Мотор работает на полных оборотах. «Как бы не заклинило, масло-то вытекает... Может, все вытекло...» А танки идут и идут. «Может, уже и нашу площадку заняли? Все улетели, а мы сядем прямо к немцам. Вон как прут вперед...»
Действительно, на аэродроме они застали только командира полка и его заместителя. Остальные экипажи уже перебазировались на новую площадку.
— Ну, еще немного, и мы бы улетели! — услышали они голос Бершанской, как только Нина выключила мотор. — Вон танки рядом.
Шум танковых моторов отчетливо доносился со стороны дороги...
Горьким для советских людей было лето 1942 года. Лето отступления... Тяжело переживали его и девушки-летчицы. Они летали, бомбили колонны фашистов на дорогах, скопления их на привалах, но немцы продвигались все дальше и дальше. Только на Тереке, у Моздока, удалось остановить фашистов. Фронт стабилизировался. Обе стороны подтягивали силы, готовились к новым боям.
Вот здесь-то летчицы и узнали, что такое настоящий зенитный огонь и свет прожекторов.

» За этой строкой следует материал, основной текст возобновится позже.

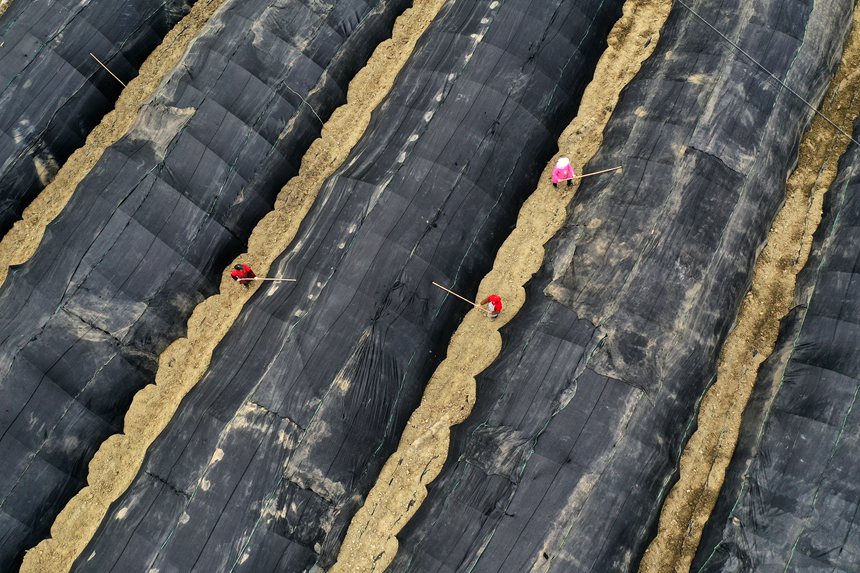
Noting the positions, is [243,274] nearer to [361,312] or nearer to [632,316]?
[361,312]

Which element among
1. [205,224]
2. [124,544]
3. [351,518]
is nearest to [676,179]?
[351,518]

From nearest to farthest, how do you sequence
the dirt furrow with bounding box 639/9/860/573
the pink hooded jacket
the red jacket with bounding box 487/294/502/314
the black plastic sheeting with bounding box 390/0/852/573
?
1. the black plastic sheeting with bounding box 390/0/852/573
2. the dirt furrow with bounding box 639/9/860/573
3. the red jacket with bounding box 487/294/502/314
4. the pink hooded jacket

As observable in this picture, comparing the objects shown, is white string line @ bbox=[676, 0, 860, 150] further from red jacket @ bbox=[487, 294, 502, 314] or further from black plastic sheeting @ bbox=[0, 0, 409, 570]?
black plastic sheeting @ bbox=[0, 0, 409, 570]

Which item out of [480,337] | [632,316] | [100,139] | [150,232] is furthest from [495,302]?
[100,139]

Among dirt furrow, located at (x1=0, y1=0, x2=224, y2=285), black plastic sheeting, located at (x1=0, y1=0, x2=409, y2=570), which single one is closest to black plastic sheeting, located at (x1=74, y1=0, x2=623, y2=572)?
black plastic sheeting, located at (x1=0, y1=0, x2=409, y2=570)

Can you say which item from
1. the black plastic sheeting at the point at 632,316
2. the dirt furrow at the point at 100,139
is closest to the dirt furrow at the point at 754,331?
the black plastic sheeting at the point at 632,316

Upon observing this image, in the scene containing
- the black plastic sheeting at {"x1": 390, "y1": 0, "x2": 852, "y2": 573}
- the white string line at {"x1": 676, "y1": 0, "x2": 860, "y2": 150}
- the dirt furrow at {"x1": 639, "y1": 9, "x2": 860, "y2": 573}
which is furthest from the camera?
the white string line at {"x1": 676, "y1": 0, "x2": 860, "y2": 150}
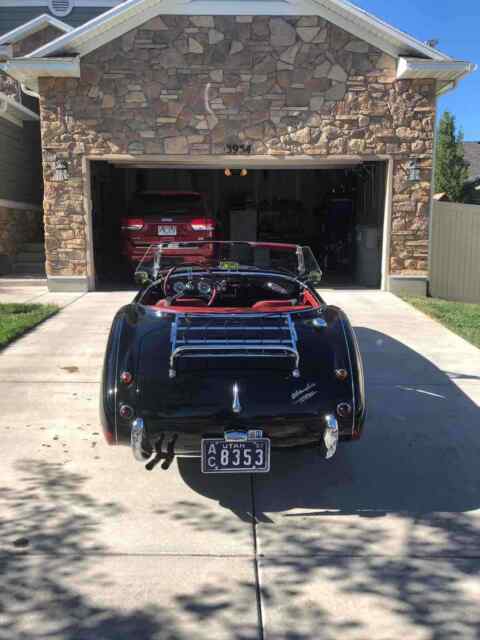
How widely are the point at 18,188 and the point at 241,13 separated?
259 inches

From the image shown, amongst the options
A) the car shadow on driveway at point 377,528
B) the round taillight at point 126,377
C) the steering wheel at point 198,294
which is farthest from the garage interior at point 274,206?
the round taillight at point 126,377

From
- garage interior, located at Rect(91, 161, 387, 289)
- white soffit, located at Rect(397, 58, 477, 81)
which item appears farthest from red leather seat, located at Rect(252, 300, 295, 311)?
garage interior, located at Rect(91, 161, 387, 289)

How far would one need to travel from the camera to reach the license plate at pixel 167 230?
10484 millimetres

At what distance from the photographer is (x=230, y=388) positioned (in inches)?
131

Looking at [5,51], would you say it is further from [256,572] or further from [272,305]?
[256,572]

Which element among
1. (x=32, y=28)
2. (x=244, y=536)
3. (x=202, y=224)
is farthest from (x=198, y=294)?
(x=32, y=28)

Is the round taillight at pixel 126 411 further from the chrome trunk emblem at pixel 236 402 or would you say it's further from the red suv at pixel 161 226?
the red suv at pixel 161 226

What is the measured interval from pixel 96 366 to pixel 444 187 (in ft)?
79.7

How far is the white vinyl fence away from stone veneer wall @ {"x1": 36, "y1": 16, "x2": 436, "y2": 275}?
120 cm

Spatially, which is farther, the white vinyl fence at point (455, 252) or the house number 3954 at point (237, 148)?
the white vinyl fence at point (455, 252)

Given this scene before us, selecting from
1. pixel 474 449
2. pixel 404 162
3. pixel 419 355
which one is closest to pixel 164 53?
pixel 404 162

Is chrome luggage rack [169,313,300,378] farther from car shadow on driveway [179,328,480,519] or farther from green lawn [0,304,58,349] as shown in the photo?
green lawn [0,304,58,349]

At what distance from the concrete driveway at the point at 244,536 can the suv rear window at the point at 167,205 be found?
6.08 m

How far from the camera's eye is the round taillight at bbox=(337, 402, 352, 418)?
336 centimetres
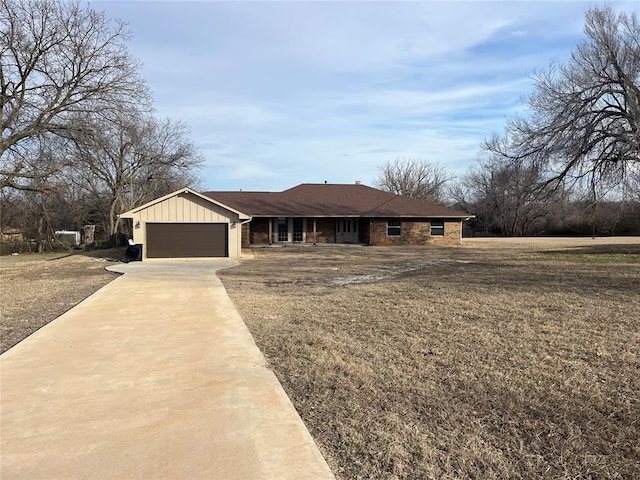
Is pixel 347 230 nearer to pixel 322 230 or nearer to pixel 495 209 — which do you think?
pixel 322 230

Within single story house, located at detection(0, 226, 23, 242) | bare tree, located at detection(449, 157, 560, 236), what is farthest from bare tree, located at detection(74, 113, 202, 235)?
bare tree, located at detection(449, 157, 560, 236)

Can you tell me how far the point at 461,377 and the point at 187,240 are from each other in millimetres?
20338

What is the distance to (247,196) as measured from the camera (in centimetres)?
3659

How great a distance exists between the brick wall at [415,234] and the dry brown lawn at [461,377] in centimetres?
2201

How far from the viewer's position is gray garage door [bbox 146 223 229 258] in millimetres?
23594

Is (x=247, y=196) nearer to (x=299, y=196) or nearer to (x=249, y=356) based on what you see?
(x=299, y=196)

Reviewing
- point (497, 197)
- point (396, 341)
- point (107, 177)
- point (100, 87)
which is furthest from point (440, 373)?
point (497, 197)

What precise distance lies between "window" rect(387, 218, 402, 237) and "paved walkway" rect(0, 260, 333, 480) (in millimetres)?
26641

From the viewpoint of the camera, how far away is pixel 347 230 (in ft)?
116

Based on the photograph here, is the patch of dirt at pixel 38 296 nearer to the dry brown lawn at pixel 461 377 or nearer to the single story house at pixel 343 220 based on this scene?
the dry brown lawn at pixel 461 377

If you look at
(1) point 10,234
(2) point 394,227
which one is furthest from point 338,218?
(1) point 10,234

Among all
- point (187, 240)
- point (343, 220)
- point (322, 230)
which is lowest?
point (187, 240)

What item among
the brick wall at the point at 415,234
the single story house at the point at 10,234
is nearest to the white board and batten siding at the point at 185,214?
the brick wall at the point at 415,234

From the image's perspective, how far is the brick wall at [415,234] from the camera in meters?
33.7
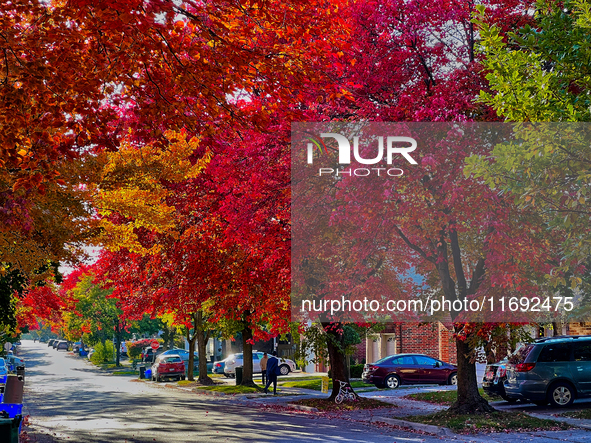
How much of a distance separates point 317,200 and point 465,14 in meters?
5.41

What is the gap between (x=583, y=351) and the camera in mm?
19047

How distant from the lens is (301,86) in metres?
8.91

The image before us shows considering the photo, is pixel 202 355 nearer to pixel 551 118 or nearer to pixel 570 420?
pixel 570 420

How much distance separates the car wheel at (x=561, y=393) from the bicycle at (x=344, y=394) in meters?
6.67

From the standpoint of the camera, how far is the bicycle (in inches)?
889

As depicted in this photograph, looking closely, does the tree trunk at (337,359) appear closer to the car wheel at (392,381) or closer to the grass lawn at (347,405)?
the grass lawn at (347,405)

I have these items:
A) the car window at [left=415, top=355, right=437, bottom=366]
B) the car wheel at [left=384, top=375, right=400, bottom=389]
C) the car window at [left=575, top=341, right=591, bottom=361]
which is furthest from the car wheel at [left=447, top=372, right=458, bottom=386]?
the car window at [left=575, top=341, right=591, bottom=361]

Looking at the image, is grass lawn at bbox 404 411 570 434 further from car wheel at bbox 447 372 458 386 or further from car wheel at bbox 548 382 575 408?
car wheel at bbox 447 372 458 386

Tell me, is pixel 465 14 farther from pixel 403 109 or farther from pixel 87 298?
pixel 87 298

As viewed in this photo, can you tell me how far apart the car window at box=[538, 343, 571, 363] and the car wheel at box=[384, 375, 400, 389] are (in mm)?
12436

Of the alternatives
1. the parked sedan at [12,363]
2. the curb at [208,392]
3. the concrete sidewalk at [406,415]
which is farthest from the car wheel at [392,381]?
the parked sedan at [12,363]

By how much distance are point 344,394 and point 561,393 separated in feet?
23.2

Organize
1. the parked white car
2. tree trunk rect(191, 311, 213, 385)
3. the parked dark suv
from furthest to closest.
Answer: the parked white car
tree trunk rect(191, 311, 213, 385)
the parked dark suv

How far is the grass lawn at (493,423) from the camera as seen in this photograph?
1489 centimetres
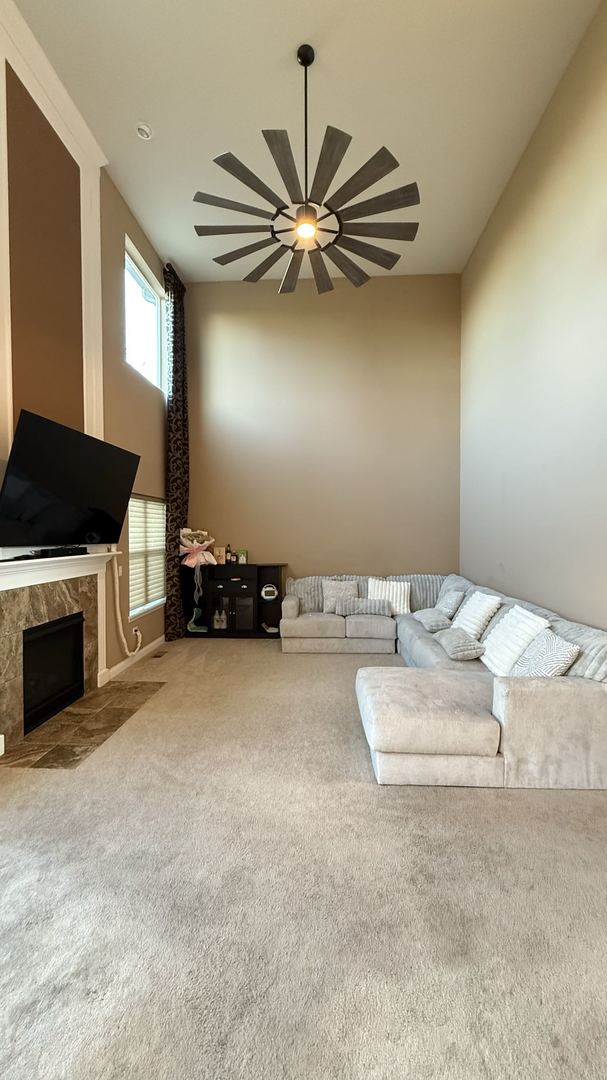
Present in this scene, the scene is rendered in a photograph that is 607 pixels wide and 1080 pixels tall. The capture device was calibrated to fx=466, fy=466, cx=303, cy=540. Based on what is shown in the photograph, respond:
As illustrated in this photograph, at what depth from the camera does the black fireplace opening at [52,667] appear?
3.21m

Не успевал самолет пересечь линию фронта, а его уже хватали в свои цепкие лапы лучи прожекторов, со всех сторон тянулись огненные трассы пуль и снарядов...

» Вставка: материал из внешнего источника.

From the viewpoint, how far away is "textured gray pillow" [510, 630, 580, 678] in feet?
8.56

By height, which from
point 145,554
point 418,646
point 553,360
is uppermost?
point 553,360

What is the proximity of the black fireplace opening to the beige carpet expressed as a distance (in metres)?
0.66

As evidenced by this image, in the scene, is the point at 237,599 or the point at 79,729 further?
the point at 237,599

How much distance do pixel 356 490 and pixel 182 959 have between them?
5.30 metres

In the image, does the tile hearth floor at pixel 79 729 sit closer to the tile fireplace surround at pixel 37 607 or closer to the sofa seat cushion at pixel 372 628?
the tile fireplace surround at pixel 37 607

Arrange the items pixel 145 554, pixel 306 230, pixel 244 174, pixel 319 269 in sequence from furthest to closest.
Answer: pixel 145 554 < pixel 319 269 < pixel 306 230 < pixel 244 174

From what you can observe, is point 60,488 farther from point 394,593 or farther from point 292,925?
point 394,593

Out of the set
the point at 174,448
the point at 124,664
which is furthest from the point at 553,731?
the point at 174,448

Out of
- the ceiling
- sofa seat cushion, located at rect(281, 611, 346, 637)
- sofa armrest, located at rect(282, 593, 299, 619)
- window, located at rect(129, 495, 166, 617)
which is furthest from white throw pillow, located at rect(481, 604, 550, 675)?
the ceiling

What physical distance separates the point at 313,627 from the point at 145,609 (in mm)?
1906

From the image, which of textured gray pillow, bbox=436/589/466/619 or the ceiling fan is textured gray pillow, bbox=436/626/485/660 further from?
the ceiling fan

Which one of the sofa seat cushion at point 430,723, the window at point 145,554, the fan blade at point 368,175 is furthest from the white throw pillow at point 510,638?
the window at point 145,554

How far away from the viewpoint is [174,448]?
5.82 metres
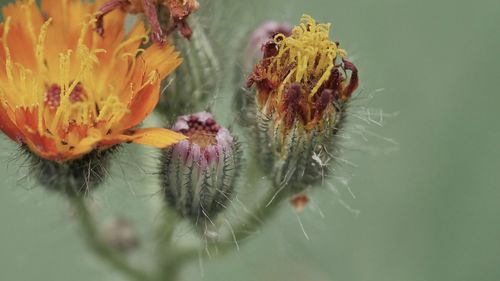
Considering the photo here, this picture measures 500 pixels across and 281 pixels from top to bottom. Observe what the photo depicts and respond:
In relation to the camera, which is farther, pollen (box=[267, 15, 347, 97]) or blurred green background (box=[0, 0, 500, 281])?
blurred green background (box=[0, 0, 500, 281])

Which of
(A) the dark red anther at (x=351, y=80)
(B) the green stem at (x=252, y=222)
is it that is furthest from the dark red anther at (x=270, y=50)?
(B) the green stem at (x=252, y=222)

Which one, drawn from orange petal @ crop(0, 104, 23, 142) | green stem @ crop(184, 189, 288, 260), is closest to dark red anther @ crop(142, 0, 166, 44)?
orange petal @ crop(0, 104, 23, 142)

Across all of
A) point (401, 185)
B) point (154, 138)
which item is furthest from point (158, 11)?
point (401, 185)

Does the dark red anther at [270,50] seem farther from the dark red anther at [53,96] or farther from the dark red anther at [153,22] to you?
the dark red anther at [53,96]

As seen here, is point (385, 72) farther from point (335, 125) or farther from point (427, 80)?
point (335, 125)

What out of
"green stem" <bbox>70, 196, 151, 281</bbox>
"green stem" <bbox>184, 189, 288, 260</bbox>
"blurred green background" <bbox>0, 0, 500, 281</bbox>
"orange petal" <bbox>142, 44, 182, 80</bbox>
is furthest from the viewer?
"blurred green background" <bbox>0, 0, 500, 281</bbox>

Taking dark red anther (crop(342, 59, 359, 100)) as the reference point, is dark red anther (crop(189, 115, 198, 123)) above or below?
below

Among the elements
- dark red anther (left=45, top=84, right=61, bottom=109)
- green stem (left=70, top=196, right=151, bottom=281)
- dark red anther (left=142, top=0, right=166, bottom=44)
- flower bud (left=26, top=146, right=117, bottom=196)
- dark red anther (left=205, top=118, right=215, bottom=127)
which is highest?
dark red anther (left=142, top=0, right=166, bottom=44)

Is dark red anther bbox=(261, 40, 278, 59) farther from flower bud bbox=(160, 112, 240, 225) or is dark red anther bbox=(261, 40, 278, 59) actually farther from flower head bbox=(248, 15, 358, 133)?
flower bud bbox=(160, 112, 240, 225)

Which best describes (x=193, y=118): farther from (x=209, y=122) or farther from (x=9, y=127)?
(x=9, y=127)
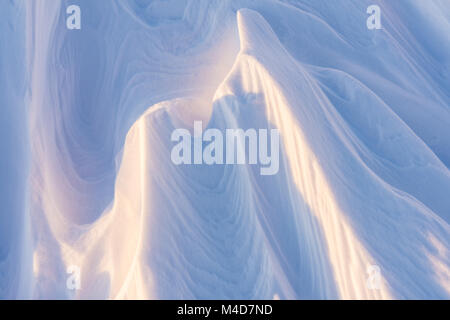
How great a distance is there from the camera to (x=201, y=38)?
3.33 m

— С прожекторами пора кончать, а то они не дают нам работать, — объявила вечером 9 сентября Бершан-ская. — Нашему полку поставили задачу сегодня в первом вылете нанести удары по прожекторным установкам. Вылетать будем звеньями — три самолета пойдут один за другим. Первый вызовет на себя огонь, а остальные два будут бомбить прожекторы. В этом вылете с ними нужно разделаться, чтобы потом бомбить без помех...
Внизу показался Терек, а впереди уже взметнулись вверх несколько лучей, схватили самолет командира звена... «Скорее туда...» — Нина развернулась по направлению к ближайшему прожектору.
— Постарайся, Леля!
Все ближе и ближе прожектор, но немцы не слышат рокота ПО-2: его заглушает шум мотора их собственной установки, и они по-прежнему держат в луче командира звена. «Ну, сейчас... пора...»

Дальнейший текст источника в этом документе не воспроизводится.